Pop goes the luxury five-star hotel bubble, as investors focus on upscale
Skift Take
Developers are shunning luxury hotels in the U.S. as room rates fail to rebound to peak levels and profits are squeezed by the costs of offering swanky amenities such as spas and trendy restaurants.
Six luxury hotels are expected to open in 2013, the same as in 2012 and down from 23 just three years ago, according to Lodging Econometrics, a Portsmouth, New Hampshire-based research and consulting firm. Investors are instead focusing on the so- called upscale category, where new properties are forecast to climb 49 percent from last year to 131 hotels.
The decline in construction, combined with conversions of existing properties into cheaper options, signals there may be fewer five-star choices in the future for travelers seeking the highest-quality rooms and amenities.

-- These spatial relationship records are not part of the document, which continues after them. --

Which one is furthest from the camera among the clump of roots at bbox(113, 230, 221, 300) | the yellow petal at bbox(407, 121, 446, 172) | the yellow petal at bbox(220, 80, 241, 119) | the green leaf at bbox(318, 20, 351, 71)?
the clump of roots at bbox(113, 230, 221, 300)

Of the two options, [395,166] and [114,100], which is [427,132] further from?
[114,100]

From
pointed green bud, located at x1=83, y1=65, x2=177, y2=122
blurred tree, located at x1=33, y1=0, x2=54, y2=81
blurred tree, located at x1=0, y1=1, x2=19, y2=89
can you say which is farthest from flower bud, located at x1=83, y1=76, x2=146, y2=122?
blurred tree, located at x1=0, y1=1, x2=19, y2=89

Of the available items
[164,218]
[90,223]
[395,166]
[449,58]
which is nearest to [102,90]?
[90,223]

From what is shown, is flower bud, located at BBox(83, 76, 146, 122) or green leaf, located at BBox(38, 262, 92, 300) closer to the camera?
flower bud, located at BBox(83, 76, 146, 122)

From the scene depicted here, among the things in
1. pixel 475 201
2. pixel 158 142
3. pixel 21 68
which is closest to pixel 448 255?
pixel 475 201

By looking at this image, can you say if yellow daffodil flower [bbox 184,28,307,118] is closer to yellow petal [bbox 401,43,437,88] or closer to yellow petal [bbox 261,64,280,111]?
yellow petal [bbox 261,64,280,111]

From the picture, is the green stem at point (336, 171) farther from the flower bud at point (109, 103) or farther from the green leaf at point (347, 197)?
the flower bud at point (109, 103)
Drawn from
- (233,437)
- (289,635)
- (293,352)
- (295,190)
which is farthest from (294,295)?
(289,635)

Lower margins for luxury hotels have made them less attractive for property owners, said Steven Goldberg, head of real estate investment banking at Robert W. Baird & Co. in McLean, Virginia.
“It’s nearly impossible to do a new five-star built in the U.S. that makes economic sense today,” Goldberg said. “The total number of luxury hotel rooms is very likely going to be less in five years from now as compared to today.”

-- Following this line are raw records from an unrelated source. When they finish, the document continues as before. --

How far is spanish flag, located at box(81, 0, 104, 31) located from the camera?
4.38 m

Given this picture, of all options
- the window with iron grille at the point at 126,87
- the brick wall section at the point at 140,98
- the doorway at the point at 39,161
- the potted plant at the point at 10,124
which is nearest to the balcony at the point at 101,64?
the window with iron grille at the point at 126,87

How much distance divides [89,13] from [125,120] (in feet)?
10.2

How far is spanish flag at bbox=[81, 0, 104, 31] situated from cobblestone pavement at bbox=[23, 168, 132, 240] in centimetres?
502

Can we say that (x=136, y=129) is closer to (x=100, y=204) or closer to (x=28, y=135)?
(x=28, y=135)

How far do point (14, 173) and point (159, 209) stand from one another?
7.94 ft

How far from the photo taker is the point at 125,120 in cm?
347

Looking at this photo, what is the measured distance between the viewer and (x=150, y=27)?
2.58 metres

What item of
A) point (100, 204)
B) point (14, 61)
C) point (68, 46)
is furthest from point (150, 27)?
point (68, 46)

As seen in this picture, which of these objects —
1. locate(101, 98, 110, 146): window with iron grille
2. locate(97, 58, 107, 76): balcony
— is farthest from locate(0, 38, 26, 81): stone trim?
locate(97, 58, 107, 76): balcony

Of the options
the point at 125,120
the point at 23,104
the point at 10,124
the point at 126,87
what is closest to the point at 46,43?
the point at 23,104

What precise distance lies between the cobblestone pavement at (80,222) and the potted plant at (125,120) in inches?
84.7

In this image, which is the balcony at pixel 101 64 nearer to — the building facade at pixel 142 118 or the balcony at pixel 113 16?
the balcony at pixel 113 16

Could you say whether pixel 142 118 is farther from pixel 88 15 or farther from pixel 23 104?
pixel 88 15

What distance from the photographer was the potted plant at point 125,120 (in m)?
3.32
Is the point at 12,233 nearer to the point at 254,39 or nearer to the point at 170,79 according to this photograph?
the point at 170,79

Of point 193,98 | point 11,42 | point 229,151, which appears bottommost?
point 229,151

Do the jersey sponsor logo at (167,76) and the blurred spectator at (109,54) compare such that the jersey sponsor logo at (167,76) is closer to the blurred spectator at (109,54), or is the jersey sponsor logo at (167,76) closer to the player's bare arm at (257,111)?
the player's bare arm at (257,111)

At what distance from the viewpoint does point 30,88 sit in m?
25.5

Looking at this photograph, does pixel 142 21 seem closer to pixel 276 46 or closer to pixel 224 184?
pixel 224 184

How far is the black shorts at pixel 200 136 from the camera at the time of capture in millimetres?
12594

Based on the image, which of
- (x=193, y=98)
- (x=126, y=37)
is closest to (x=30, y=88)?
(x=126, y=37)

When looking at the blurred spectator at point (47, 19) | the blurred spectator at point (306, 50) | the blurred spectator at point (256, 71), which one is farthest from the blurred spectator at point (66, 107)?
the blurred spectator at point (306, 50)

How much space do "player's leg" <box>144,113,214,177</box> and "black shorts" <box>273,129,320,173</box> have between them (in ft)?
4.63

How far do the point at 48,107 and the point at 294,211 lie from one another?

Luxury projects currently under construction — which include Marriott International Inc.’s Clock Tower Edition New York and the Loews Chicago Hotel, developed by Loews Corp. and DRW Trading Group — are limited to six cities, according to STR, a Hendersonville, Tennessee-based research firm. The share of luxury hotel rooms as a percentage of the U.S. total fell to 2.2 percent last year from 2.6 percent in 2010, STR data show.
Less Willing
After the last recession, high-end hotels have had to reduce pricing to maintain occupancies because consumers are less willing to pay top dollar, said Nikhil Bhalla, an analyst at investment bank FBR & Co. in Arlington, Virginia. Luxury hotels’ revenue per available room, an industry metric of rates and occupancy, was $202 last year, down from the 2007 high of $213, according to STR. In the upscale segment, which includes such brands as Hilton Garden Inn and Wyndham, revpar has caught up to the peak at $84.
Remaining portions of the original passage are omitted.